In February 1959 the prestigious scientific journal Nature published an article on the antiviral activity of Lysozyme.
The authors, Carlo Callerio, Rodolfo Ferrari and Giuseppe Podio, after describing the experiences of others including the ophthalmologist Francesco Orzalesi, who in 1953 reported truly satisfactory results with the use of Lysozyme in herpetic keratitis and observed the inactivation of the herpes virus in vitro, they concluded their work by writing that lysozyme, in appropriate dosages, has proved effective in the treatment of viral infections such as herpes simplex, herpes zoster, warts, condylomata acuminata, mouth ulcers and vaccine virus infections.
Today Lysozyme is a medicinal specialty available in Italian pharmacies in tablets of 2 mg, 250 mg and 500 mg.The 250-500 mg tablets are indicated as adjuvants in the therapy of herpes zoster and herpes simplex at different localization and in localized or systemic inflammatory processes, while the 2 mg tablets are indicated in dyspeptic and gastroenteric disorders of infants.
Although I have been practicing my profession since 1983, I did not know and I have never prescribed lysozyme until 1993, when I started to attend the office of Professor Di Bella who, however, had been using it for a long time (I think he started prescribing it since the first release of the drug in 250 mg tablets).
Since then I have been able to verify both its general preventive anti-infective utility and its usefulness in the course of several diseases caused by pathogens, especially herpes virosis: herpes simplex, chickenpox, herpes zoster, infectious mononucleosis.
In June 2020, when I published “Contravirus” and, without claiming to be exhaustive, I described what I thought could be done to enhance the body antiviral defensive response, andlysozyme naturally figured among the substances that could be used.
In the summer of 2020, however, something happened that further strengthened my conviction about the properties of this substance and its therapeutic role.
In mid-August, after a swim, I began to feel a burning sensation on my back. I thought it was the consequence of the contact with a jellyfish, but the next day, since in the meantime the symptomatology had increased, I observed that on the area of the disorder had appeared the typical vesicles of herpes zoster.
For this pathology, until then, I had used lysozyme at a daily dose not exceeding 2.5 grams in association with other antivirals; in my case I tripled the dose and took it alone.
Forty-eight hours later I no longer felt the burning and the lesions were barely visible; the complete resolution of the clinical picture was perfected the following day.

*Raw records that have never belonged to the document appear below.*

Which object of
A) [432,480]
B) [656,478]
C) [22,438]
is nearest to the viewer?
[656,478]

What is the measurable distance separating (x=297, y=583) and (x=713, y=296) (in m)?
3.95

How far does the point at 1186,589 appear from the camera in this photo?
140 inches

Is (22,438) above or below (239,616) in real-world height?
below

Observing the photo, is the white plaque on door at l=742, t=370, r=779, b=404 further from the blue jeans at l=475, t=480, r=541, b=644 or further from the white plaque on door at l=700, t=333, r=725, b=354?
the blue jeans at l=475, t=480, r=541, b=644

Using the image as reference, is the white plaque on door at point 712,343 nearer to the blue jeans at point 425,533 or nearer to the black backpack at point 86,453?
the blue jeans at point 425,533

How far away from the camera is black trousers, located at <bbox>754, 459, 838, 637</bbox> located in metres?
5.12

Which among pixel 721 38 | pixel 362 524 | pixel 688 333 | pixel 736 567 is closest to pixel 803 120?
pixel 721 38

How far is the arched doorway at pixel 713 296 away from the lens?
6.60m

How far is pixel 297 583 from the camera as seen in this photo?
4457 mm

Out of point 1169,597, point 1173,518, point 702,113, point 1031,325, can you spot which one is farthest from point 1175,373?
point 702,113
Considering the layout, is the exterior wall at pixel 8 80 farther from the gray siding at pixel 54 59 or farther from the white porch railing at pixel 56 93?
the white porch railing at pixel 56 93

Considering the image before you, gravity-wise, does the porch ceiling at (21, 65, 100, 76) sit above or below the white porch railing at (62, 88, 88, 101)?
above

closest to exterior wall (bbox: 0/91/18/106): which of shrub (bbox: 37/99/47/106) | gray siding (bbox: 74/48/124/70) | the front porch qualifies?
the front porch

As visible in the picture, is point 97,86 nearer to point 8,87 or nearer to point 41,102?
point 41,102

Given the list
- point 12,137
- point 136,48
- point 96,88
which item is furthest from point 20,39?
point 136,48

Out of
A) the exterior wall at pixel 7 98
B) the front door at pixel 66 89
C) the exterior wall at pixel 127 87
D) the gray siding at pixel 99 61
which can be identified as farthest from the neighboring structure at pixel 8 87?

Sometime later, at the end of September, Moreno M., a 54-year-old patient, came to my office; he had zoster with an abdominal localization. I told him about my experience and he decided to do the same therapy I had done. I prescribedlysozyme at a daily dosage of 4 grams: after three days the lesions had disappeared.
Later on, Claudio R., a 52-year-old patient of mine, who was undergoing immunosuppressive therapy, came to see me for the onset of a localized zoster on the volar surface of his left forearm. In the previous years I had treated his mother, who was suffering from a zoster affecting the ophthalmic branch of the trigeminal cord, by giving her lysozyme in addition to a standard antiviral; taking into account Moreno’s and my own experiences, I advised Claudio to take only lysozyme at the usual generous daily dosages.
The result was very favorable.
More or less at the same time I proposed the same therapy to a colleague’s patient of the group medicine I belong to. It was a Saturday when I was on duty. The lady had come to my office because of a heavy and itchy sensation on her left shoulder; the objective examination revealed that it was a zoster. Lysozyme was decisive in this circumstance as well.
The last patient with herpes zoster that I could treat with lysozyme alone was a 94-year-old man. I used a dosage of 7.5 grams per day divided into three daily administrations.
The clinical situation evolved very favorably in about two weeks (see dated photographic documentation); the patient does not present any pain in the area previously affected by herpes.
Dr. Mauro Todisco
August 22, 2021
SEPTEMBER 5, 2021
SEPTEMBER 16, 2021
 Orzalesi, F. (1953). “Primi tentativi di terapia di cheratiti con lisozima”. Giornale Italiano di Oftalmologia. (6):210–216.
 Todisco M. Contravirus, Vimarangiu, Giugno 2020, pp 37-45.
 Todisco M, Il Lisozima, Vimarangiu, Marzo 2021, pp 49-50.
Op. cit., Todisco M. (2021), pp 50-51.
 Op. cit., Todisco M. (2021), pp 51-52.